Of course, you’ll still want to take your vinyl record off the turntable and put it back in its sleeve so it doesn’t collect dust, but it’s nice how much more hands-off a semi-automatic turntable is compared to using a manual turntable.
- Semi-automatic turntables are not fully automatic so you can still enjoy the experience of lowering the tonearm, but you don’t have to bother lifting the tonearm when the album is done playing.
- You don’t have to worry about accidentally forgetting to turn off the turntable when using a semi-automatic turntable, as it will do it for you. If you fall asleep or get busy, that’s a nice feature to have in a turntable.
- Compared to fully automatic turntables and especially when compared to manual turntables, it’s a lot harder to find a semi-automatic turntable.
- Since they’re rarer, semi-automatic turntables are usually more expensive than a manual turntable.
- It’s convenient that a semi-automatic turntable will power off the turntable after listening to a record, but if you have a double-sided record, this feature can be annoying. You’d have to power on the turntable again to listen to the other side of the album.
- The tonearm of a semi-automatic turntable will include attachments for automation, which makes the turntable more prone to issues than a manual turntable.
What Is a Fully Automatic Turntable?
The third type of turntable is fully automatic.
As that name implies, this turntable does everything for you. When you power on your turntable, the tonearm will automatically lift from its resting position and then drop onto the record.

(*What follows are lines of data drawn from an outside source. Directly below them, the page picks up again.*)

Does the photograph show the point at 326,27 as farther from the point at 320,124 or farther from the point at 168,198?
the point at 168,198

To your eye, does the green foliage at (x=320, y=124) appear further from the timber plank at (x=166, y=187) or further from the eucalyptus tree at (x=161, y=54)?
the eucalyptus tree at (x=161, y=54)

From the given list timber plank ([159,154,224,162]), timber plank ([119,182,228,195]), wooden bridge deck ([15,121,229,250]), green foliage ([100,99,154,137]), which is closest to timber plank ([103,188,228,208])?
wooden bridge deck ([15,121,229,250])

You don’t have to worry about whether the alignment of the tonearm is correct as you would with a manual or semi-automatic turntable.

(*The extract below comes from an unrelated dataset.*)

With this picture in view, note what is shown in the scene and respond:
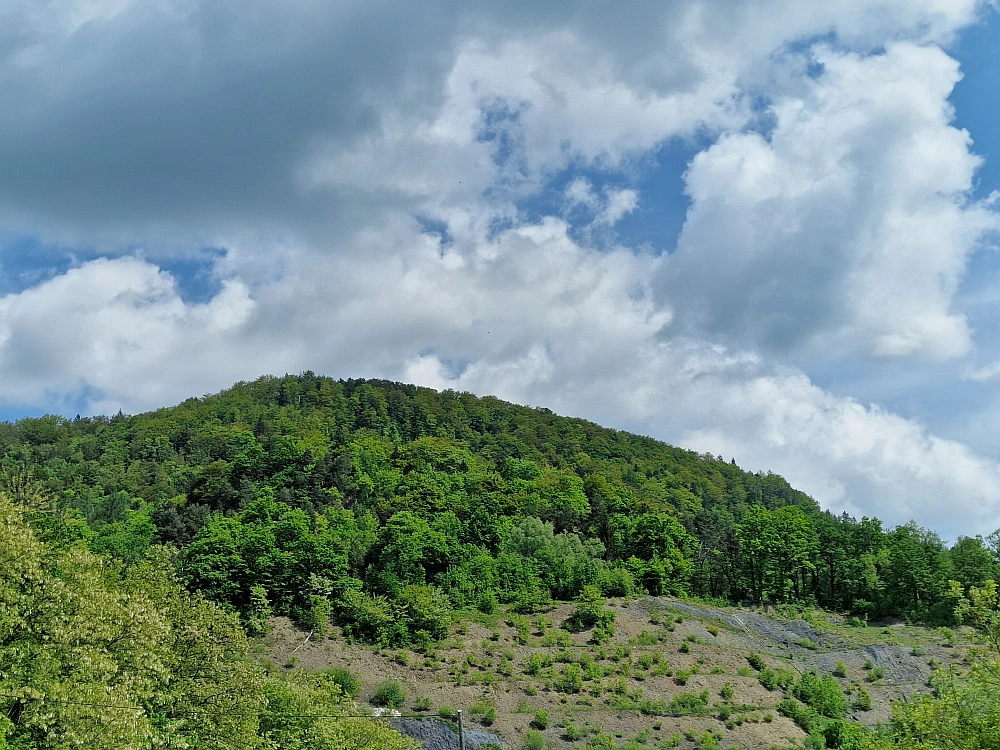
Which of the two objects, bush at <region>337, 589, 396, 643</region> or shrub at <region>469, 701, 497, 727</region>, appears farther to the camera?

Since it’s all automatic, the turntable gets it right every single time.
When your record is finished, a fully automatic turntable will lift the tonearm and then power off the turntable.
At no point do you have to stop the riveting conversation you’re having, the meal you’re enjoying, or the slice of life you’re experiencing to move the tonearm or turn off the turntable. Everything happens without your intervention.
- If you’re stressed about scratching your records by manually using a tonearm, that’s never a concern with a fully automatic turntable. Everything is automated. All you have to do is put the record in the turntable and the automatic turntable will do everything else.
- You also don’t have to worry about accidentally damaging the stylus through handling with a fully automatic turntable, especially if you’re new to turntables in general.
- Few types of turntables are as user-friendly or convenient as a fully automatic.
- The stylus of a fully automatic turntable will have the most attachments and thus is the most prone to wear, damage, and breakage.
- The audio quality of a fully automatic turntable is less than a manual turntable.
- Due to all the tech that goes into building a fully automatic turntable, they’re the most expensive of the three turntable types.
Manual vs. Semi-Automatic vs. Fully Automatic Turntables – Which Is Best?
Now that you have a better understanding of manual, semi-automatic, and fully automatic turntables, the question becomes, which is the best?
Well, that depends on what you prioritize.
Audio purists will want to buy a manual turntable over a semi-automatic or fully automatic turntable.
The audio quality of a manual turntable is a lot greater because it has the least complicated build.
You’ll be the one to lower the tonearm, which I mentioned before is truly a great feeling. When it’s time to change records or flip over your vinyl record, you’ll raise the tonearm and then reset it.
As an audiophile, you’ll take joy in handling the turntable, even if it can be inconvenient at times, because you know you have unmatched audio quality.
If you’re after convenience and don’t necessarily care if the audio quality of your turntable is as clear and pristine as it can be, then a semi-automatic or fully automatic turntable would suit you a lot better.
Keep in mind that if you’re interested in any level of turntable automation that you’re going to need a bigger budget compared to shopping for a manual turntable.
Semi-automatic and fully automatic turntables are rarer and more expensive, just to remind you!